Parmi les engagements de Marie-George Buffet
Quelques mesures, techniquement simples, pourraient permettre à des ménages modestes d’acheter leur logement sans risquer le surendettement.
Il faut rétablir des aides personnelles (APL) significatives, en faveur de l’accession sociale. Ces aides sont un véritable filet de sécurité pour les ménages modestes.
Il faut alléger la fiscalité de ces opérations :
- pour un achat dans le neuf, abaisser la TVA à 5,5% et non pas comme le propose l’UMP, rétablir le crédit d’impôt, ce qui avantage en fait les ménages à revenus élevés soumis aux tranches d’imposition les plus fortes),
- pour un achat dans l’ancien, il faut abaisser les droits de mutation (payés chez le notaire) pour l’accession sociale.

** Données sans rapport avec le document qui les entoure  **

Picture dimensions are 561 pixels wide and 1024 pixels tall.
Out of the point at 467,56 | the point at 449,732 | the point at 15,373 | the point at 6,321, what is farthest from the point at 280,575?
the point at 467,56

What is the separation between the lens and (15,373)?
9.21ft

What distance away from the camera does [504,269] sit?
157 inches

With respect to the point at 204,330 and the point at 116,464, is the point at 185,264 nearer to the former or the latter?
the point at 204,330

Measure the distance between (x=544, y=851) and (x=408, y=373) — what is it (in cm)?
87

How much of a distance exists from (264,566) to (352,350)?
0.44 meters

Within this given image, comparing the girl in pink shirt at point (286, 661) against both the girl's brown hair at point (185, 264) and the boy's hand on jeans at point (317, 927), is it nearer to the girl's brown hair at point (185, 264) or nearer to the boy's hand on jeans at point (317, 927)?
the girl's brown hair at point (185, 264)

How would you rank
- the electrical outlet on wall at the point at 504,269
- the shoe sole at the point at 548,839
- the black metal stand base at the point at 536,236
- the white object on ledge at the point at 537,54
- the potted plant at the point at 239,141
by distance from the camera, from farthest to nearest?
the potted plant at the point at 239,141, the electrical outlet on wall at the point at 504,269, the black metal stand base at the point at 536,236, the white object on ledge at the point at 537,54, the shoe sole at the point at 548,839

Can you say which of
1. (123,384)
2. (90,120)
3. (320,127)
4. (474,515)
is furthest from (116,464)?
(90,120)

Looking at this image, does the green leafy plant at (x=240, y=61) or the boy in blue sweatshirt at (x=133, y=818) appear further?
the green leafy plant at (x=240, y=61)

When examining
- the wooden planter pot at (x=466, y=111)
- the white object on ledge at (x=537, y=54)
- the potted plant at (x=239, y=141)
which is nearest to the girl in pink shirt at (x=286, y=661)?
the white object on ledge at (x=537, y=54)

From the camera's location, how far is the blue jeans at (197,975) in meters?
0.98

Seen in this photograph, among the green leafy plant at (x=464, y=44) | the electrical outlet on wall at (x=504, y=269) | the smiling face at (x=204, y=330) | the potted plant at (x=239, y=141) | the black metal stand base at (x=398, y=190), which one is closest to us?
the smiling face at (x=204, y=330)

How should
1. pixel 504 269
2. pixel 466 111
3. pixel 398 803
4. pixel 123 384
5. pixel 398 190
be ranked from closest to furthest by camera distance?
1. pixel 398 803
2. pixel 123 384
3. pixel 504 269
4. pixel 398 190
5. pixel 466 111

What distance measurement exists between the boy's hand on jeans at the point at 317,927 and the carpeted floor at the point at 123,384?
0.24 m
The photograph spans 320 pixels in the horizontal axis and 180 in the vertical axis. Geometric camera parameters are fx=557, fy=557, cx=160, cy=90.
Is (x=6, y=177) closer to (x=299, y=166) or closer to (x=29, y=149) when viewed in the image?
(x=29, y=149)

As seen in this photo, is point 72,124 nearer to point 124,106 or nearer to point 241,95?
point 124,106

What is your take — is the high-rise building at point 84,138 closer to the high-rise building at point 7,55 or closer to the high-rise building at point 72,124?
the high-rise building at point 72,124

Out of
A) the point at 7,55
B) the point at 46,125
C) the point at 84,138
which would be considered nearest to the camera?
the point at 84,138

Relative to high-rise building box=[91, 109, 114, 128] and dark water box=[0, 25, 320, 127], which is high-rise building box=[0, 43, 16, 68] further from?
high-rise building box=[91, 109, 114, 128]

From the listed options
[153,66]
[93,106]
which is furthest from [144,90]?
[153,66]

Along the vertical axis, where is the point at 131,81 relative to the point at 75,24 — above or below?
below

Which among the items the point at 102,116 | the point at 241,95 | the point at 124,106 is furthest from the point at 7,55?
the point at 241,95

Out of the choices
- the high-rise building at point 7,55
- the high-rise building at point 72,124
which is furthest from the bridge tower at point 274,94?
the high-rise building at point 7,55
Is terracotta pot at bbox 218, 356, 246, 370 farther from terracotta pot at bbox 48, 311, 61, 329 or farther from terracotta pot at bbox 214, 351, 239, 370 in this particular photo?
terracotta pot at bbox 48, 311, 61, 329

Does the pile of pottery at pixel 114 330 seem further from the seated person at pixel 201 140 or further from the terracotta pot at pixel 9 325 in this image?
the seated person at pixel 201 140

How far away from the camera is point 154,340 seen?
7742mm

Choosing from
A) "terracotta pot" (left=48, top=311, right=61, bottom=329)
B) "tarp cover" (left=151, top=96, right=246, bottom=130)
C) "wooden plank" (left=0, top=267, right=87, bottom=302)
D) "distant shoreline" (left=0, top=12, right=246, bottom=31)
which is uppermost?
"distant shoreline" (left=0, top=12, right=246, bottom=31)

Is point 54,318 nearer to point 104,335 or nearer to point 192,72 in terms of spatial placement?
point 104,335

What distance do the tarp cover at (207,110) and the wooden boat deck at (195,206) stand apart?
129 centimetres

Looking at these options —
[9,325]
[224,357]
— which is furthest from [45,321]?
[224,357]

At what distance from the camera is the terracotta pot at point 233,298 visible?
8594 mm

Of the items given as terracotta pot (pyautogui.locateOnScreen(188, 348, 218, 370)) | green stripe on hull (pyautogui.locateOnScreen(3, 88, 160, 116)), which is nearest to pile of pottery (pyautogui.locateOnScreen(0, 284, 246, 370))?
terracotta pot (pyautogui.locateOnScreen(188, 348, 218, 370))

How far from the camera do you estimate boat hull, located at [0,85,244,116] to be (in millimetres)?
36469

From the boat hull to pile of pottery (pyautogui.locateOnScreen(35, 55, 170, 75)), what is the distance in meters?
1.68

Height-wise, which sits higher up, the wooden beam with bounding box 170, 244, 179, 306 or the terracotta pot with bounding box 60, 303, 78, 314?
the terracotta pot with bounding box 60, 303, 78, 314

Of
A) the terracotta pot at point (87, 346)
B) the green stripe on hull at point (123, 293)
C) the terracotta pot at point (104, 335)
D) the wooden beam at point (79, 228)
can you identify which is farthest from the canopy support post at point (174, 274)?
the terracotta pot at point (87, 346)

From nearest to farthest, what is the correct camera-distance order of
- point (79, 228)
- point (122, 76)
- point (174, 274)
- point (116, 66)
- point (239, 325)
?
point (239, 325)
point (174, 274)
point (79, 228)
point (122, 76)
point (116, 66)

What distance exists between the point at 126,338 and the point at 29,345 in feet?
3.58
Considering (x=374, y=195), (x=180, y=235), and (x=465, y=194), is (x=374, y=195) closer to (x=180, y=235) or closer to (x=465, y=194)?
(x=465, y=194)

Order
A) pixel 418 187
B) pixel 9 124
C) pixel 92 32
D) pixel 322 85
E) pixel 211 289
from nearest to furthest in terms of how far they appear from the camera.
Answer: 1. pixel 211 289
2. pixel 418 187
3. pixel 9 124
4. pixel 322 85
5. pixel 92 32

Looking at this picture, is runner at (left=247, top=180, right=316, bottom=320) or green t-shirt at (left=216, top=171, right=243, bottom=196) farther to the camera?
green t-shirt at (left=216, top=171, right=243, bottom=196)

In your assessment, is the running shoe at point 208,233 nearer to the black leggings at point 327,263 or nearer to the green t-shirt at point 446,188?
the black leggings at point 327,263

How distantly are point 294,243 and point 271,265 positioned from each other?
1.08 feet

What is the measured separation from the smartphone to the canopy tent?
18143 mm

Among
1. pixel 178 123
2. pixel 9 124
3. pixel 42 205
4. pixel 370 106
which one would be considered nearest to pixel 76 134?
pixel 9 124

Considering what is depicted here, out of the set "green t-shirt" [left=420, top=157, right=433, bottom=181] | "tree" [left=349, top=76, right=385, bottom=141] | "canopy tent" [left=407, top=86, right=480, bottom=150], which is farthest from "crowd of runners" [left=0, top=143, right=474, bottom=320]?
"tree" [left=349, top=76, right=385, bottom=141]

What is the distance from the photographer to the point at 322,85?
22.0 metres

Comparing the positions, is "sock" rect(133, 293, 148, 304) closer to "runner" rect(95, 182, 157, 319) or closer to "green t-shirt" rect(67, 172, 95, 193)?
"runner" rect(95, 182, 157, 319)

Il faut faciliter l’accès au crédit et alléger le poids des remboursements. Ce qui suppose de revaloriser le montant des prêts à taux zéro (dont les intérêts sont pris en charge par l’Etat), et d’allonger la durée de remboursement des emprunts dès lors qu’un mécanisme de sécurisation permet d’éviter toute catastrophe en cours de remboursement.
Il faut empêcher la dérive des prix de l’immobilier, dans l’ancien comme dans le neuf.
Ce qui suppose de mettre en place des dispositifs au niveau national, déclinés au niveau local.
Dans l’ancien, par exemple, on peut imaginer des droits de mutation majorés pour les vendeurs dès lors qu’ils proposent un prix supérieur à un certain seuil apprécié localement. Des communes comme Saint-Denis ou Montreuil, en Seine-Saint-Denis, ont déjà expérimenté des dispositifs de ce type. Pour le neuf, il faut rétablir des prix de référence, servant d’indicateur du niveau de solvabilité des ménages modestes au secteur de la promotion immobilière. Ces prix de référence permettraient aux élus locaux d’agir sur les promoteurs et les constructeurs entamant un programme sur leur commune.